**DATASET EXTRACT**

━━━━━━━━━━

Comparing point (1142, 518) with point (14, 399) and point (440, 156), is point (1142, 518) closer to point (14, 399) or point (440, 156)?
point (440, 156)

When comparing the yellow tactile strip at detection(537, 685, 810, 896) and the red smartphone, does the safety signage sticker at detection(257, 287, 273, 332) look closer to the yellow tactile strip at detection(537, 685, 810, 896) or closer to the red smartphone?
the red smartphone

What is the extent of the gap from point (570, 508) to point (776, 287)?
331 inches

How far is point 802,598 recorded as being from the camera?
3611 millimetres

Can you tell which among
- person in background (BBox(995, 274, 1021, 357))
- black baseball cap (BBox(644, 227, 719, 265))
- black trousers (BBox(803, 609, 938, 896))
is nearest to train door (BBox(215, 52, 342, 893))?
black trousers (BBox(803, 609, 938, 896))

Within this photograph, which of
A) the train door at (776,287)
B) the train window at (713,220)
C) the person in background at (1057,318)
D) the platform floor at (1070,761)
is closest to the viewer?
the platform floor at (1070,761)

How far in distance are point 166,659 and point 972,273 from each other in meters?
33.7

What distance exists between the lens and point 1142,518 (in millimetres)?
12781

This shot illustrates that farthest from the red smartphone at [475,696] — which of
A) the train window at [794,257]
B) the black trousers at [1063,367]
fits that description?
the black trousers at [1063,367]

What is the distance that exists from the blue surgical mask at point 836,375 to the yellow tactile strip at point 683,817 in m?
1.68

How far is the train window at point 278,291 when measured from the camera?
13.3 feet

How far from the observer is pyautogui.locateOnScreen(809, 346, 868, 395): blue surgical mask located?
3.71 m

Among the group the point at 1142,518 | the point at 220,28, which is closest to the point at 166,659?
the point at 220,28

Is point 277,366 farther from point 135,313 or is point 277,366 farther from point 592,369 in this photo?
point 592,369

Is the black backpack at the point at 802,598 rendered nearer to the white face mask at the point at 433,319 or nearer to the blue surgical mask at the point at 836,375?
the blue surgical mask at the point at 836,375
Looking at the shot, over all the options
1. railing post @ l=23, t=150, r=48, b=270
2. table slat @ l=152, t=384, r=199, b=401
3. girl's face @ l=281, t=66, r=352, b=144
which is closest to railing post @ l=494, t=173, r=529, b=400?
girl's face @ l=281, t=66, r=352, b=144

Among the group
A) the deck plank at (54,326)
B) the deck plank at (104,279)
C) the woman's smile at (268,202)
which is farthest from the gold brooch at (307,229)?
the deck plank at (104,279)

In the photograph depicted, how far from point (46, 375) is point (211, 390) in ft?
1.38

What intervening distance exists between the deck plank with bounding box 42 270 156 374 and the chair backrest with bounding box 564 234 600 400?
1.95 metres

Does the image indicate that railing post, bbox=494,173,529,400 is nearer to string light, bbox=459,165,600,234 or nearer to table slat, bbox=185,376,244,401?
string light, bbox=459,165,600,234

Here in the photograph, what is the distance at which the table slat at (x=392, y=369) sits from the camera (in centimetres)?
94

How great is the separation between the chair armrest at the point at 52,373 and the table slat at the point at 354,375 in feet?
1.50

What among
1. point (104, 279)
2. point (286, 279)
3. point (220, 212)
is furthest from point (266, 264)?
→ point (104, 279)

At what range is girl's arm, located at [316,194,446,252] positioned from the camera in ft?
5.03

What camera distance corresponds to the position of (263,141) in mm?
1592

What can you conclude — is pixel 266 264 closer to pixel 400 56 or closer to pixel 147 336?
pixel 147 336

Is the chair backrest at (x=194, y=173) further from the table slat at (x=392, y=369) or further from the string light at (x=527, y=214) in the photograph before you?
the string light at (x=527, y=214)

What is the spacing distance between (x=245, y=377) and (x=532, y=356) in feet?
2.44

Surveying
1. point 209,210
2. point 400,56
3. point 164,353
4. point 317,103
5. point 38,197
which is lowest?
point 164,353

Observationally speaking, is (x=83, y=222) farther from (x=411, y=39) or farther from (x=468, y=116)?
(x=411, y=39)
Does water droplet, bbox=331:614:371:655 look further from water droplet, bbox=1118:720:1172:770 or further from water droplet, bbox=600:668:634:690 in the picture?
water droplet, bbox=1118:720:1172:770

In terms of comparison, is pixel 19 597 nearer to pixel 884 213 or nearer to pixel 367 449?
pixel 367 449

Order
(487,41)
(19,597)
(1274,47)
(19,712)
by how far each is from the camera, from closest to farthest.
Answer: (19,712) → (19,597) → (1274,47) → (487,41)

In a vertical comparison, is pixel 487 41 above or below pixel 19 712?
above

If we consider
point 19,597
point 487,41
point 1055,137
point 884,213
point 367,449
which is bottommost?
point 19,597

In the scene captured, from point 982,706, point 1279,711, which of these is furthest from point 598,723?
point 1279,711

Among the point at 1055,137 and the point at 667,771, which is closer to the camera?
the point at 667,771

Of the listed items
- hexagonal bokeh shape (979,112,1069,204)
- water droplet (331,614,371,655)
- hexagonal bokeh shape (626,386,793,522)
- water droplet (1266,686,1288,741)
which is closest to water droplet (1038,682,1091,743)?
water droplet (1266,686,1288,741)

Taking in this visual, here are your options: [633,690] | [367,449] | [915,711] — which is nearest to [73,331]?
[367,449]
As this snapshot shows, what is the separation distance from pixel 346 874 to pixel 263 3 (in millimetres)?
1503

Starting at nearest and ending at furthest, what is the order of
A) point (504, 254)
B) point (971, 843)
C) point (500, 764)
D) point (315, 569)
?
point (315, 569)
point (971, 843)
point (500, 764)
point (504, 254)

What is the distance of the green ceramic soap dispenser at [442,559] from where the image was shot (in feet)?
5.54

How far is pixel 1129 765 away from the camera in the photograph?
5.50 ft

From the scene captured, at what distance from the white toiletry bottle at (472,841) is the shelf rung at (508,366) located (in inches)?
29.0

━━━━━━━━━━

**GIVEN EXERCISE**
Write out the data above, starting with the line that contains "In the scene" and ending with the final line of the data, both included.

**EXERCISE RESPONSE**
In the scene captured, from point 982,706, point 1279,711, which of these is furthest from point 598,723?
point 1279,711

Among the point at 1055,137 and the point at 667,771, which is closer to the camera?
the point at 667,771

Of the listed items
- hexagonal bokeh shape (979,112,1069,204)
- water droplet (331,614,371,655)
- hexagonal bokeh shape (626,386,793,522)
- water droplet (1266,686,1288,741)
which is closest to water droplet (1038,682,1091,743)?
water droplet (1266,686,1288,741)

Taking in this visual, here are your options: [633,690] | [367,449] | [915,711] — which is nearest to [73,331]?
[367,449]
As this snapshot shows, what is the separation distance from pixel 346 874 to pixel 263 3 (in millimetres)?
1503

Starting at nearest and ending at furthest, what is the order of
A) point (504, 254)
B) point (971, 843)
C) point (500, 764)
D) point (315, 569)
?
point (315, 569)
point (971, 843)
point (500, 764)
point (504, 254)

What is the distance of the green ceramic soap dispenser at [442,559] from where the image was shot (in feet)?
5.54

How far is pixel 1129 765 away from the camera in the photograph?
5.50 ft

From the scene captured, at what distance from the white toiletry bottle at (472,841) is the shelf rung at (508,366) located (in inches)?
29.0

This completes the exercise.